* _What is expected_
Continue the forum thread about hard drive temperatures and cooling from the point where it stops.

* _Excerpt_
>>

Yes, I always make sure there is some direct airflow over the drives, I'm using a 8cm fan @ 7v and it reduced temps by 10 degrees compared to zero airflow.
 
I have a fan on the front of my case which blows air in past the 3 Seagate HDDs I've got. Can't say I get overly concerned about the temps of them - I know they're being kept cool so it's fine.
 
I have just had a drive go down due to high heat. Was in a external alli case and was red hot to touch. Noticed speed was getting slower and slower. Put my 12" oscalating fan on it and made a massive difference.

Went from 1.2mb per sec to 20mb per sec when fan on it for file transfers.

Anyway must have done damege before noticed as died today.
 
I am very concerned about temperatures having had a series of unfortunete events conspire such that I lost around 210GB of music, photos, installation files etc.

I have passive Zalman heatpipe coolers on my four drives, though due to me having two RAID arrays in my system - I have now no idea how to monitor their temperatures (two of them are raptors).*

*sighs*

*sorry to thread-jack - but if anybody could help me I'd be very grateful indeed.
 
I am very concerned about temperatures having had a series of unfortunete events conspire such that I lost around 210GB of music, photos, installation files etc.

I have passive Zalman heatpipe coolers on my four drives, though due to me having two RAID arrays in my system - I have now no idea how to monitor their temperatures (two of them are raptors).*

*sighs*

*sorry to thread-jack - but if anybody could help me I'd be very grateful indeed.

With the likes of onboard RAID controllers there is virually no way to measure the temps of the HDDs while they are set up in that array (from within Windows), I also use a separate SATA RAID contoller, this does not allow me to see the HDD temps from within Windows either, but using the browser interface (of their utility) I get the temps ok.

As regards cooling....I think a very effective way to do this is by having fan(s) blowing cool air over them (I have 2 x 80mm chassis fans doing this)...my 2 x 500GB WD AAKSs (non RAID) report temps of between 33-35C, my 2 x 320 Seagate 7200.10s (RAID0) show temps of 35-36C, and my 2 x 74 Raptors do not give a temp as they are in RAID0 on an ICH7R cont., but when running in IDE mode have reported temps of around 35C.

<<

* _Supplied entries_
>>

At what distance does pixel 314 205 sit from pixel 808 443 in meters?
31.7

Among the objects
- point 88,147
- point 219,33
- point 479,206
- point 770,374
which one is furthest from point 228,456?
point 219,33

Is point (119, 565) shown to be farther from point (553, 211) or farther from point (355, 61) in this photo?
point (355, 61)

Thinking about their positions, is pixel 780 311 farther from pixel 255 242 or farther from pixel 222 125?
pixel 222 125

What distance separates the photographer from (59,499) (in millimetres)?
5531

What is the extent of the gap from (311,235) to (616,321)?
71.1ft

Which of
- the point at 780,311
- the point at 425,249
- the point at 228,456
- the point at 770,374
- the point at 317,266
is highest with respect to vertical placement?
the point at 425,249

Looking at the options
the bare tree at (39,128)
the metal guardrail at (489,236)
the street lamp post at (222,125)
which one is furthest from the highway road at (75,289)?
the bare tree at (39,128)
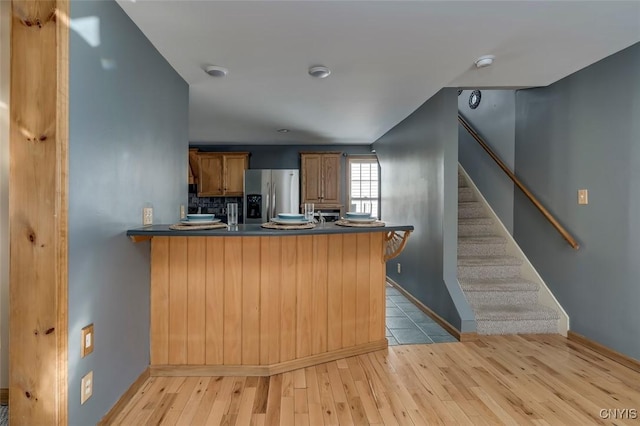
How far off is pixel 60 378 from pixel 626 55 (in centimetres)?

<<

* _Result below_
If one of my Raptors (or any of the others) are about to stop working, there will (generally) be symptoms ie. unusual HDD noises, problems booting etc, which are going to be noticed before a high temp...at this point it is time to backup your data before it fails completely...so really it is the symptoms you will be presented with first (which should start alarm bells ringing) rather than a high temp...

If you have more than one HDD failure in a short time, I think you are just being unlucky. :)
 
I've never bothered particularly about my hard drive temperatures, when I used to run 3 Maxtors full time they were apparantly around 55C which is pretty much max recommended temperature but now with a Seagate and single Maxtor they are both around 40C. :)
 
Don't worry about it, at all, check the google report ;)

If people would actually read the google report properly, they would see that google considers 45C and above as "hot" (which is rather *lower* that what is considered hot around here), and additioanlly that for older drives (2-3+ years IIRC), even just being beyond that (rather common in home/gaming rigs) temperature correlates with substantially higher drive mortality.

This idea that "Google says hdd temperature doesn't matter" is incorrect and potentially dangerous. It's an oversimplification/misrepresentation of what the article actually says. Caveat Emptor.
 
According to speedfan HD temp 500GB Samsung 7200rpm is 25 degrees. 17 degrees ambiant. Only has a 8cm fan @7v, and cramped area.